Basically, the majority in Hans relied on the broader political context and the sentiments of the Framers’ era to infer a more expansive spirit than the Amendment's text could bear, and then applied that spirit over the letter of the Amendment.[82] Accordingly, future Supreme Court decisions have in fact credited Hans in establishing "Eleventh Amendment immunity" against federal question actions brought against a state by its own citizens.[83] As previously mentioned, the majority opinion also gave weight to the “shock and surprise” of the American populace after Chisholm was handed down in 1793, and the Court was fearful of another sort of reaction by the states.[84] Thus, the majority in Hans concluded that "the cognizance of suits and actions unknown to the law, and forbidden by the law, was not contemplated by the constitution when establishing the judicial power of the United States.”[85]

Even though the Hans court did not abide by a purely textual interpretation of the Eleventh Amendment, the Court nonetheless came down on the correct side of the intentions of our Framers. In looking to history and the circumstances of how the Eleventh Amendment was enacted and adopted, the Court in Hans, without a doubt, applied the appropriate methodology in its approach to the decision and reached the most rational and historically accurate legal conclusion.


Seminole Tribe v. Florida
Congress and Sovereign Immunity


In Seminole Tribe v. Florida, the Supreme Court held, by a 5-4 margin, that Congress lacks the constitutional authority, when acting pursuant to the Commerce Clause, to abrogate sovereign immunity afforded to the states under the Eleventh Amendment of the U.S. Constitution.[86] This decision, while indeed controversial, was consistent with our Framers understanding of the necessity of sovereign immunity and the weakness of the Commerce Clause itself.

In 1988, Congress passed the Indian Regulatory Gaming Act which was designed to restore to the states a role in regulating gaming operated by Indian Tribes.[87] The section of the Act at issue stated, “The United States district courts shall have jurisdiction over (i) any cause of action initiated by an Indian tribe arising from the failure of a State to enter into negotiations with the Indian tribe.”[88] If the district court finds that the state failed to negotiate in good faith, then the Act allows the court to "order the State and Indian tribe to conclude such a compact" within sixty days.[89] The dispute between the Seminole Tribe and state of Florida occurred when negotiations broke down, and thereafter the Tribe sued the state of Florida and the Governor in federal court alleging that the defendants did not negotiate in “good faith.”[90]

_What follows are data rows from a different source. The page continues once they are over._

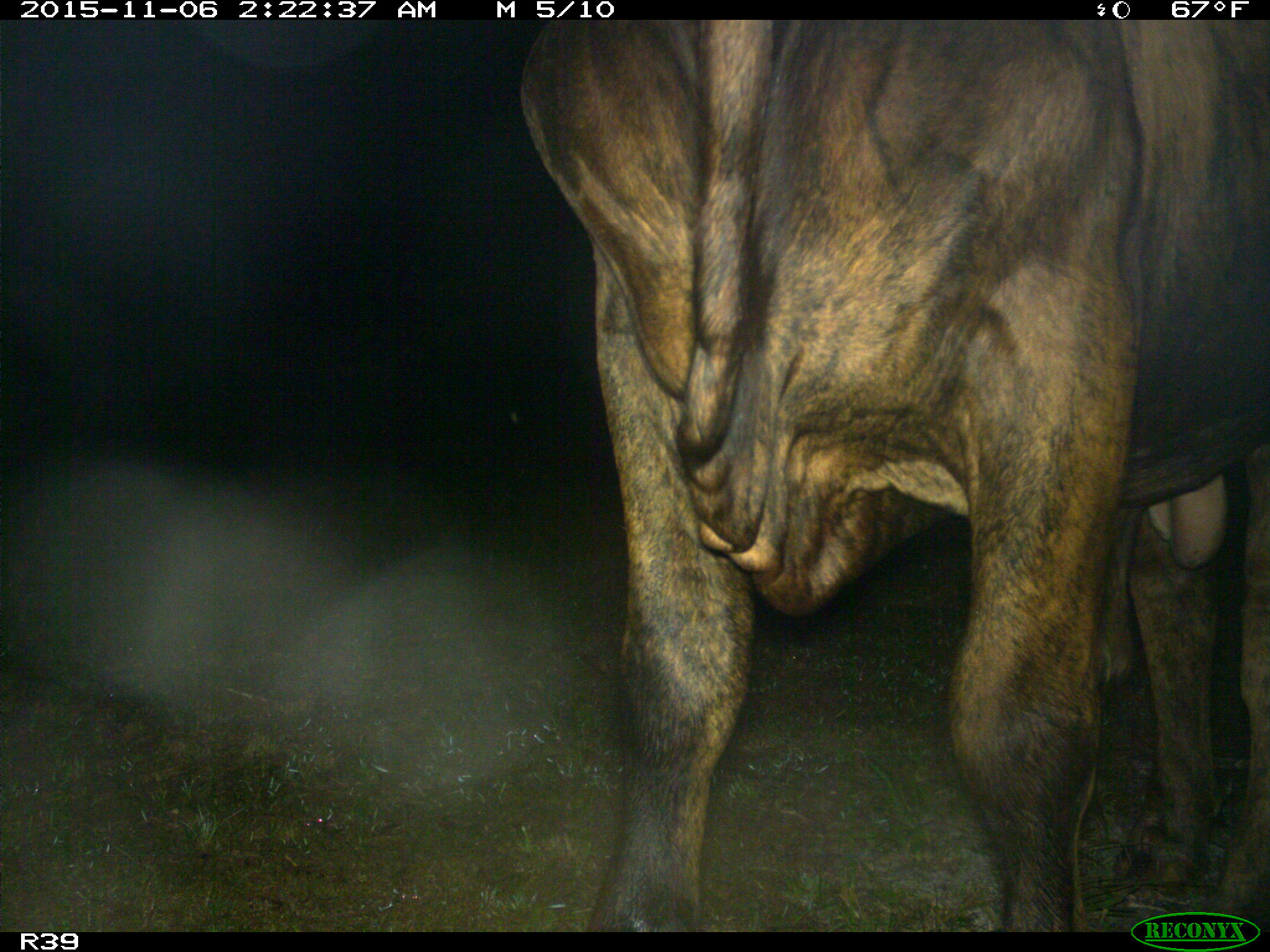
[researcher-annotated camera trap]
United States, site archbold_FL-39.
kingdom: Animalia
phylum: Chordata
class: Mammalia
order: Artiodactyla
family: Bovidae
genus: Bos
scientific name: Bos taurus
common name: domestic cow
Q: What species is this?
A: Bos taurus (domestic cow).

Writing for the majority, Justice Rehnquist stated that while Congress does have power to abrogate sovereign immunity under Section 5 of the 14th Amendment, it does not have the constitutional authority to abrogate under Article I’s grant of legislative authority.[91] Rehnquist essentially reaffirmed that Article III, Section II did not override the states’ sovereign immunity and that this principle was clearly established with the Eleventh Amendment specifically rejecting the Chisholm decision.[92] Not only did Rehnquist reaffirm the Hans interpretation of the Eleventh Amendment, Rehnquist went further and overruled an earlier case entitled Pennsylvania v. Union Gas Co., 491 U.S. 1 (1989).[93]

In Union Gas, Justice Brennan, writing for the majority, had concluded that Congress did in fact possess Article I authority to abrogate state sovereign immunity.[94] In overruling this conclusion, Rehnquist defended the idea that the Eleventh Amendment embodies a broader principle that “state sovereign immunity limited the federal courts jurisdiction under Article III.”[95] From this premise, the Court held that allowing Congress to abrogate sovereign immunity of the states under Article I would contradict the fundamental principle that Congress cannot “expand the jurisdiction of the federal courts beyond the bounds of Article III.”[96]

Writing for the dissent in Union Gas, Justice Scalia remarked on the general nature of the Eleventh Amendment, and invoked the precedent and rationale set forth in Hans.[97] Scalia stated, “What we said in Hans was, essentially, that the Eleventh Amend-ment was important not merely for what is said but for what it reflected: a consensus that the doctrine of sovereign immunity, for States as well as for the Federal Government, was part of the understood background against which the Constitution was adopted, and which its jurisdictional provisions did not mean to sweep away.”[98]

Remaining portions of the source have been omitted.